One study conducted in nineteen ninety six found that women who gave birth before their thirty seventh week of pregnancy have advanced periodontal disease. This was also true for women who had babies weighing less then two thousand and five hundred grams or about five and a half pounds. The study showed that women with periodontal disease are seven times more likely to give birth prematurely or have a baby with a low birth weight as compared to women who have healthy gums. According to the study, the researcher’s calculations concluded that about eighteen percent of premature births in the United States can be connected to periodontal gum disease.

There have been more studies that show that women with periodontal disease are more likely to give birth early. Regardless of whether the periodontal disease is mild or severe, these women are more likely to give birth before they reach their thirty seventh week of pregnancy. They are also more likely to give birth to children with low birth weights. On the contrary, there is also research that shows no link between periodontal disease and these birth results.

Researchers today are still trying to find out whether there is conclusive evidence that can link periodontal gum disease to premature births. There are also some studies that show that when the body tries to fight off bacteria from periodontal gum disease, early labour is induced.

There have been studies that try to show what happens when pregnant women get treated for their gum disease. Common treatments would include scaling and root planing. This will involve thorough cleaning of the crowns and the roots of your teeth. Studies show that these treatments could reduce the risks of premature birth. There are also studies that do not show this effect. It is safe for the mother and the unborn baby to go through periodontal treatment in the second trimester of pregnancy.

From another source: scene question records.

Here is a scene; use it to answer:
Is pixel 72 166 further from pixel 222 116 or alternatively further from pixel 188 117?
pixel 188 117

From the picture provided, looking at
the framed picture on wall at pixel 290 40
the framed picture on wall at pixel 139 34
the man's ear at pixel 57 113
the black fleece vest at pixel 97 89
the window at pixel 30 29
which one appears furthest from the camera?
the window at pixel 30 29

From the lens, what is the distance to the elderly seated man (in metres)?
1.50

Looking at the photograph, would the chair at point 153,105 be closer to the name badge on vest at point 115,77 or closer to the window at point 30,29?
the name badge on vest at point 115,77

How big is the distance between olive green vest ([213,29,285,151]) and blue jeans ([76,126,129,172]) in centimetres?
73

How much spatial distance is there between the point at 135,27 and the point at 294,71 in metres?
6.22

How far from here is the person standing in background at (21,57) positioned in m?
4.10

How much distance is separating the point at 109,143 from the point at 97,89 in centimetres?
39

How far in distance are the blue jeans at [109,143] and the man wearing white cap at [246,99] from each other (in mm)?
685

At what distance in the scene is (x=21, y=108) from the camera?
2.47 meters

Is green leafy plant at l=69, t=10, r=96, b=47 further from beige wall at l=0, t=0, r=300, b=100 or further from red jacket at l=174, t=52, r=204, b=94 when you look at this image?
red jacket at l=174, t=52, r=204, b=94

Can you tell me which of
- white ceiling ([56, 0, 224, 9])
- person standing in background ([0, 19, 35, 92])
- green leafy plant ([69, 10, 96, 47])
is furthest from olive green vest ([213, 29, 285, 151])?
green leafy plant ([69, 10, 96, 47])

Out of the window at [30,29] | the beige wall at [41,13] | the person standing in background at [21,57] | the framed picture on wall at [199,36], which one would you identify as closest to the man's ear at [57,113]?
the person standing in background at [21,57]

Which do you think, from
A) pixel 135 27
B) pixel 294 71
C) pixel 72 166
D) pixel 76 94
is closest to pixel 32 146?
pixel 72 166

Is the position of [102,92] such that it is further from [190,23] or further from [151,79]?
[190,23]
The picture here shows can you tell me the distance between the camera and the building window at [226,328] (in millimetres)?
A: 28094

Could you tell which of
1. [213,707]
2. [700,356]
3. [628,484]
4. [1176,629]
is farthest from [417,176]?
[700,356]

Periodontal disease can result in preeclampsia. It is a poorly understood and very dangerous condition known to increase blood pressure sharply. This affects about five percent of pregnant women. The only cure for this disease is actually giving birth. This will put the baby at risk if the delivery is premature. It will put the mother at risk because complications like strokes, kidney failures, and haemorrhages can happen. There are only a few studies that connect preeclampsia to periodontal disease. More research must be conducted in order to discover whether there is a cause and effect relationship between the two.